Com essa eletrônica lo-fi substituindo os tradicionais instrumentos acústicos e a voz delicada de Neale, somos introduzidos no mundo cheio de poesia de “Acquainted With Night”. A poesia é sempre uma boa analogia para se falar da música de Neale, que tem uma certa obsessão na busca pelo essencial. Nem sempre, ou quase nunca, é fácil ser simples. E a poesia é uma destilação, é um constante desapegar-se do que supérfluo para ficar com o que tinha que ser, ou seja, a essência. A própria cantora o diz:
“este desafio de separar o que não é essencial é a parte mais enlouquecedora e, em última análise, recompensadora de escrever uma música”

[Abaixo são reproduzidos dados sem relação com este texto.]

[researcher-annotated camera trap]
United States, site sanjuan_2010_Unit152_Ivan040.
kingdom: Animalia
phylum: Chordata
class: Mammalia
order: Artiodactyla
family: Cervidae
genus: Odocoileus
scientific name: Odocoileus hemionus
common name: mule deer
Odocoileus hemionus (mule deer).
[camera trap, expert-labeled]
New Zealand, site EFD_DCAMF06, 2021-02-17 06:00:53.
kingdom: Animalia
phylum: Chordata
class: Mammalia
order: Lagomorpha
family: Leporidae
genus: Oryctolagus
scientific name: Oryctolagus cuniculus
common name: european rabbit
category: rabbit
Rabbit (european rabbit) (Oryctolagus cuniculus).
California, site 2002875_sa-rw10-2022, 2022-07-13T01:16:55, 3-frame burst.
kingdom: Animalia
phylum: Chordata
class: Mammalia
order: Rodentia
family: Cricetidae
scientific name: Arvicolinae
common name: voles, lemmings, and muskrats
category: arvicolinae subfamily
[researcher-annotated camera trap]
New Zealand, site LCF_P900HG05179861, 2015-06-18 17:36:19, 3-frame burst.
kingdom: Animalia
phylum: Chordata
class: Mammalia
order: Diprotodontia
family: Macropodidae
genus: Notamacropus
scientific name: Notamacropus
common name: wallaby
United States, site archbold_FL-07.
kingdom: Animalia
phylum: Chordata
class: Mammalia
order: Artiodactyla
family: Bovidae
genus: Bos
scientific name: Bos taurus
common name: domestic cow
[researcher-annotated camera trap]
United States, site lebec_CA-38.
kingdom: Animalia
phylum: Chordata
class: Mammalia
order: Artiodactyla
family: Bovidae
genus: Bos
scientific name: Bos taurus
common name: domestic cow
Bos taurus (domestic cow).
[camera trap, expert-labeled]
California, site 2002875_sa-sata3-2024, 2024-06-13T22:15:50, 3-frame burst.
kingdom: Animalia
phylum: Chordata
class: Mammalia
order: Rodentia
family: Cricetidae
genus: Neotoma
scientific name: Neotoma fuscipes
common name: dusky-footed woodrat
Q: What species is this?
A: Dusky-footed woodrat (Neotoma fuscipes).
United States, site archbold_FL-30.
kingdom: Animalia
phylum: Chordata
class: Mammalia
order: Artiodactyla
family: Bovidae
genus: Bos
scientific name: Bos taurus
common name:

O bucolismo e o o desejo de simplicidade se devem ao fato de Neale ter nascido e sido criada numa fazenda no interior da Virgínia. Depois, viveu por quase dez anos em Los Angeles. Talvez aqui entrem os motivos dos componentes eletrônicos (mais afeitos ao urbano) e a nostalgia do idílico. Neale chegou a realizar diversas gravações com instrumentação tradicional, mas nada a satisfazia . A formatação da simplicidade parecia se impor. Eis que nasce uma torrente de novas canções, Neale abraça o Omnichord e descobre um caminho. Nasce o novo álbum, gravado num gravador cassete de 4 canais (vai levar a sério o lo-fi e o minimalismo assim lá no interior da Virgínia…).
Vamos às faixas…
“Blue Vein” é o canto de quem nasceu para a música, destinado a cantar, com uma “veia azul” para a canção, vocacionado a compor. E ainda que alguns digam que a verdade brilha para os buscadores de plantão, o sujeito amaldiçoado com o dom da música sabe antes de tudo ouvir. E “a verdade canta para quem escuta”. É a única música do álbum na qual Neale toca guitarra (depois a guitarra se esconderá tanto em algumas canções que precisará ser procurada).
Em “Every Star Shivers in the Dark” Lael canta sobre o desejo profundo de amar: “Por que eu não posso amar alguém?” Ela sabe que “moldando o barro na escuridão que havia antes da aurora, Deus fez o homem para amar…”. O ritmo eletrônico precário e o timbre oitentista do Omnichord dão à canção um charme de arranjo de música de churrascaria que havia em alguns dos últimos álbuns de Leonard Cohen (especialmente “Old Ideas” e “Popular problems”). Mas a melodia acaba me remetendo imediatamente à Laura Marling de “Song for Our Daughter”.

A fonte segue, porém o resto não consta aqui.